Since premiering on the BBC in 2004, the celebrity genealogy series Who Do You Think You Are? has spawned spin-offs in Canada, Australia, and now the U.S. all based on the notion that watching celebrities traces their ancestries is inherently interesting. NBC’s first episode, starring Sarah Jessica Parker, almost makes good on that notion. Returning to her hometown of Cincinnati before branching out to the west then the east, Parker discovers her forebears have connections to both the California Gold Rush and the Salem witch trials. As she visits New England and California to see where the Sarah Jessica Parkers of yesteryear lived, the beginnings of compelling stories about fortune-hunting and religious paranoia emerge. Both narratives could be used to illuminate the history we all share. Instead they mostly serve as a personal reflecting pond for Parker.

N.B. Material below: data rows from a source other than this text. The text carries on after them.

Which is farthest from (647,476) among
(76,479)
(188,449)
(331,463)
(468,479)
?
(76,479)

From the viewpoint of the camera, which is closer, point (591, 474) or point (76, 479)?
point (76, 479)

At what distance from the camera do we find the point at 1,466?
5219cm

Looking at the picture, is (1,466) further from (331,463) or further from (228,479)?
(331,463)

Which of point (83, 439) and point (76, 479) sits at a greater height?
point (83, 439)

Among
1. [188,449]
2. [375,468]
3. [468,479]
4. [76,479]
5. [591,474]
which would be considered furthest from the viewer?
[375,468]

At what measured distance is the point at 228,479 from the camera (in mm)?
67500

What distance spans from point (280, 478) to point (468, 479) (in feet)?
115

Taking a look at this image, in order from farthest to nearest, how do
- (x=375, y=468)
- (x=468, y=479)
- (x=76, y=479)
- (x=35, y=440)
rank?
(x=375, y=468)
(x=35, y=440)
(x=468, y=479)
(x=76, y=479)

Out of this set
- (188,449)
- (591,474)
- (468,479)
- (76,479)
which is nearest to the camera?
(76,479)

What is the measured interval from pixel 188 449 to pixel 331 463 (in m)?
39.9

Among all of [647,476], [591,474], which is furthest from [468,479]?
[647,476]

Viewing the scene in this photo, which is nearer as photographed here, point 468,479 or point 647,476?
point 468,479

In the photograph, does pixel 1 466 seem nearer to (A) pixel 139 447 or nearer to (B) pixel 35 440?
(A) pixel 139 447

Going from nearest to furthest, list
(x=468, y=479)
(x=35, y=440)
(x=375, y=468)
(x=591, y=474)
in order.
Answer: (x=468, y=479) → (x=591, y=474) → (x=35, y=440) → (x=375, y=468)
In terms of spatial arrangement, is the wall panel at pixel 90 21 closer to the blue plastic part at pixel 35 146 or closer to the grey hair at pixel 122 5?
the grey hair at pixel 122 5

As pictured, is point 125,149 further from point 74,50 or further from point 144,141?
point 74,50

Parker isn’t really the problem here, or at least not as great a problem as the series’ keep-it-dramatic music and editing choices. Parker seems genuinely interested in the facts she learns from the historians and genealogists she meets along the way, even if she’s a little too eager to react emotionally to what she’s told. (On learning that the Hodge branch of her family participated in the Salem witch trials, either as an accuser or an accused: “If we were involved I would really want to somehow… And this is, of course, ridiculous… Fix it.” On learning her great-to-the-10th-power grandmother was one of the accused: “Ohhhhh… God!!!”) Unfortunately we spend more time hearing her stock response—“Un. Be. Lievable.”—than learning the details of those stories. The show seems more in awe of its celebrity subject than intrigued by her past or the past in general. Why spend too much time on musty old photographs when Carrie Bradshaw’s right there? In future episodes we learn that—like Parker—Lisa Kudrow, Brooke Shields, Spike Lee, Susan Sarandon and others did not descended fully formed from the heavens but, in fact, had ancestors.